On Monday, February 4, 2013, “The Senate voted overwhelmingly” to reintroduce “the Violence Against Women Reauthorization Act (VAWA)” after the act died on the floor the without re-authorization at the end of the last session.
As lead author, U.S. Senate Judiciary Committee Chairman Patrick Leahy stated during the presentation of this bill to the US Senate:
“There is a pressing need to update the Violence Against Women Act. The Center for Disease Control and Prevention’s 2010 National Intimate Partner and Sexual Violence Survey found that one in four women has been the victim of severe physical domestic violence, and one in five women has been raped in her lifetime. More than half of the homicides in my home state of Vermont are related to domestic violence. This is simply unacceptable.”

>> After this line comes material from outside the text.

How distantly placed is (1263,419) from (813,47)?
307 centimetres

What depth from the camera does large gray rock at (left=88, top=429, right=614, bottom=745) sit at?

Domestic Violence rates in the US are high by all standards, though there is also agreement it’s extremely hard to measure and likely very under-reported. Domestic violence is never something to be taken lightly, and often impacts children as well, as exposure to domestic violence causes increased risk of both direct and indirect damage to children. As an ACE (Adverse Childhood Experience) Issue brief states, “The long-term impact of domestic violence cannot be overstated.” This type of trauma has a negative influence on a developing person well beyond childhood.
While I support any law that furthers protection for vulnerable people, it must also be recognized that sexual crimes and domestic violence are not strictly a male perpetrator, female victim scenario. Men are also victims of domestic violence, and men get raped, yet they are often too embarrassed to report, not believed or taken seriously, and our society seems to choose to not openly see this as a real and valid issue as man are seen as being able to defend against or prevent such occurrences.
All victims of domestic violence deserve legal protections and supports, as do all victims of exploitation and sexual assault. When thinking of unintended consequences of this type of policy, I cannot help thinking such a gender specific bill further divides, polarizes, and inadvertently furthers institutionalized biases and gender inequality due to the phrasing and the images it evokes. Though the body of the text is more gender neutral and recognizes that abuse is not strictly male perpetrator and female victim, the title itself reinforces the notion of a gender divide and many people rely on the headline to tell the story, especially in our rushed, over worked, over stimulated, shrinking attention span society.
A vote is expected Monday, February 11, 2013, by 5 PM. If it’s an issue you feel strongly about, take action by contacting your state legislator.